■ **AIM OF THE TASK**:
Without the images, output every record exactly as it appears.
DATA RECORDS below:
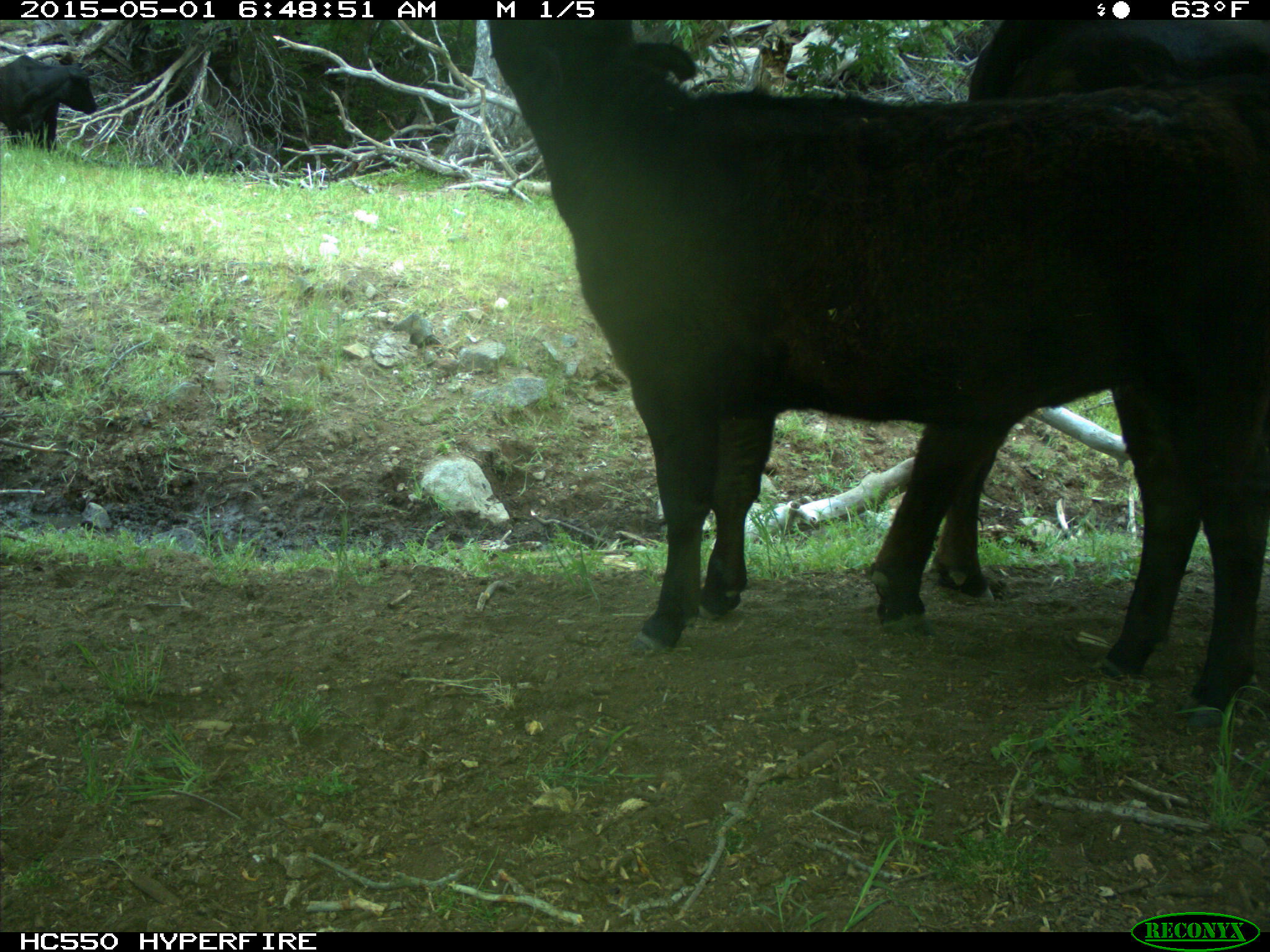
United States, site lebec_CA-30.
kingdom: Animalia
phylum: Chordata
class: Mammalia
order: Artiodactyla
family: Bovidae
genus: Bos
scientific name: Bos taurus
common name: domestic cow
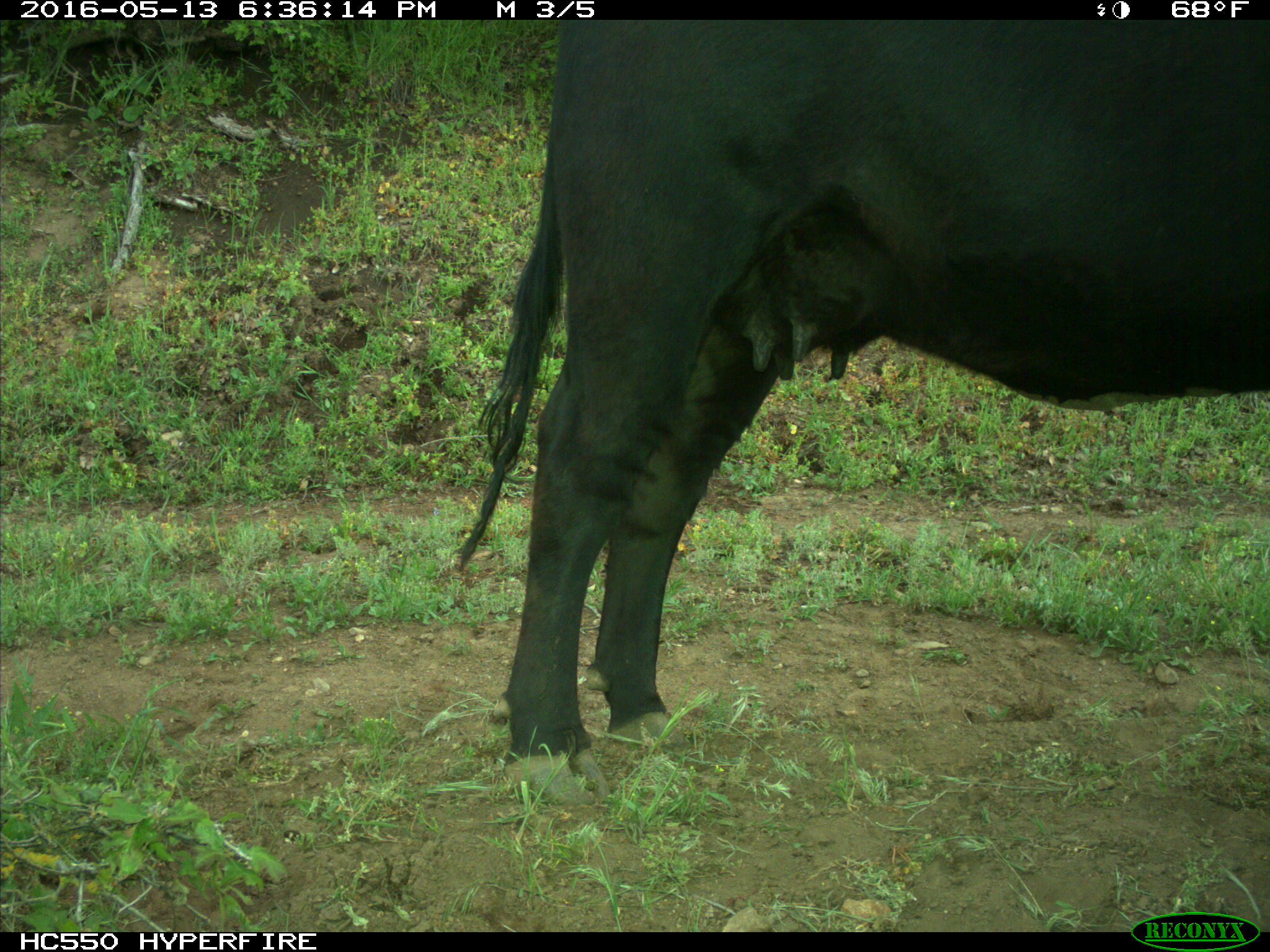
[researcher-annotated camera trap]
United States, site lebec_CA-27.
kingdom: Animalia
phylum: Chordata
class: Mammalia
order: Artiodactyla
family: Bovidae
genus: Bos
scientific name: Bos taurus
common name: domestic cow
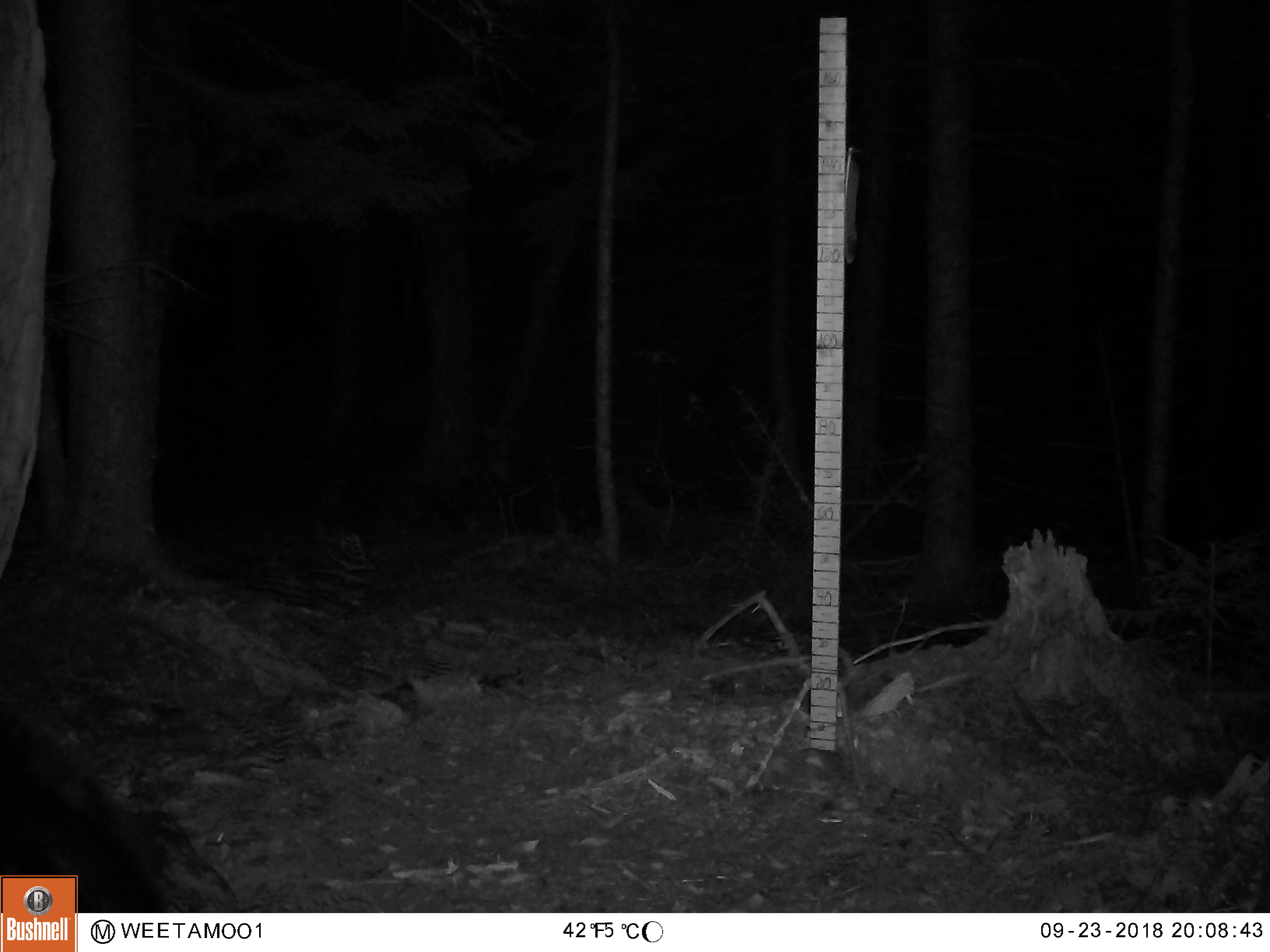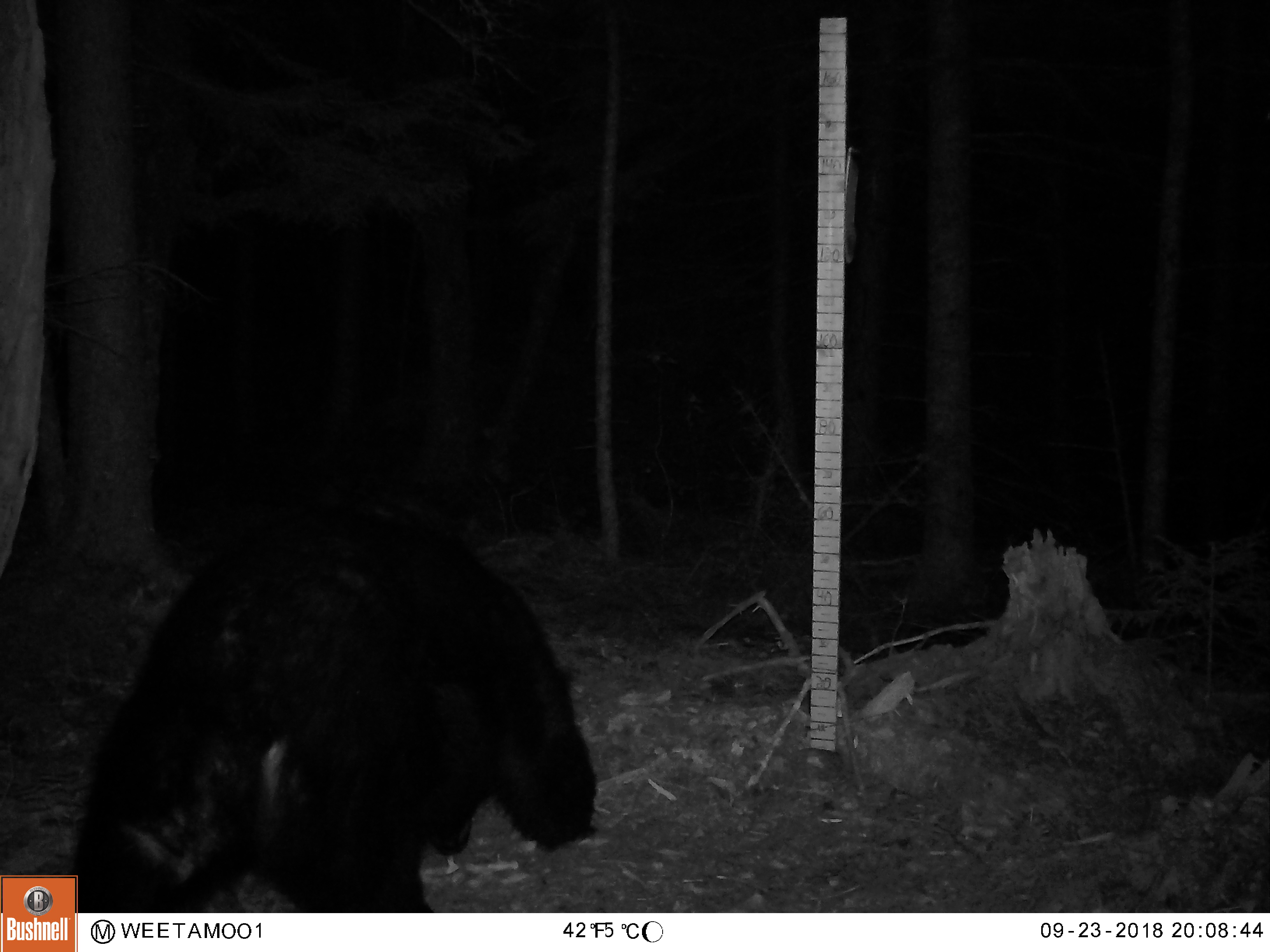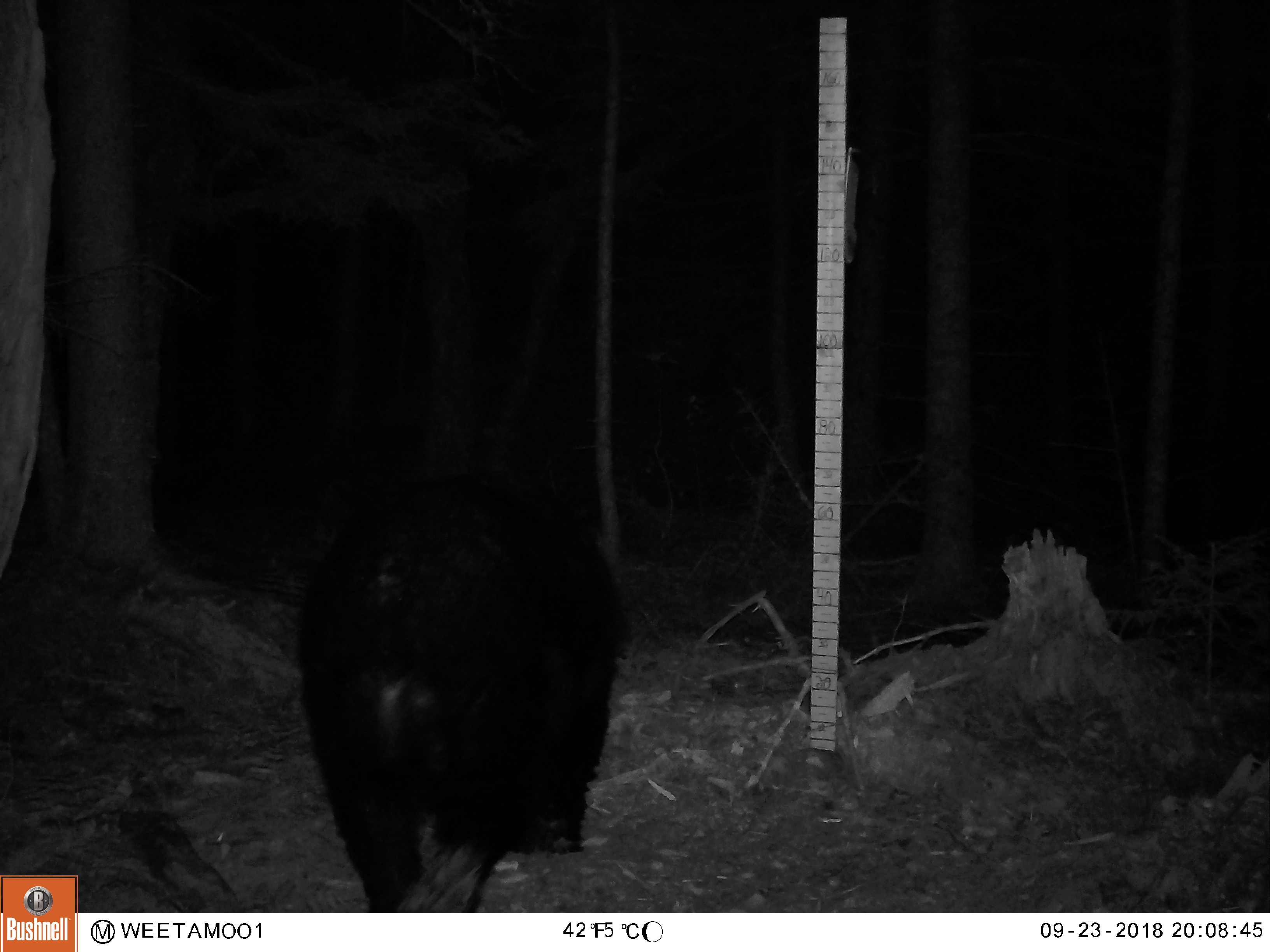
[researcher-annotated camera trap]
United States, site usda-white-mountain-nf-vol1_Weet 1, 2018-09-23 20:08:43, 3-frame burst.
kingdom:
End of DATA RECORDS.
■ **ANSWER FOR THE TASK**:
United States, site lebec_CA-30.
kingdom: Animalia
phylum: Chordata
class: Mammalia
order: Artiodactyla
family: Bovidae
genus: Bos
scientific name: Bos taurus
common name: domestic cow
[researcher-annotated camera trap]
United States, site lebec_CA-27.
kingdom: Animalia
phylum: Chordata
class: Mammalia
order: Artiodactyla
family: Bovidae
genus: Bos
scientific name: Bos taurus
common name: domestic cow
[researcher-annotated camera trap]
United States, site usda-white-mountain-nf-vol1_Weet 1, 2018-09-23 20:08:43, 3-frame burst.
kingdom:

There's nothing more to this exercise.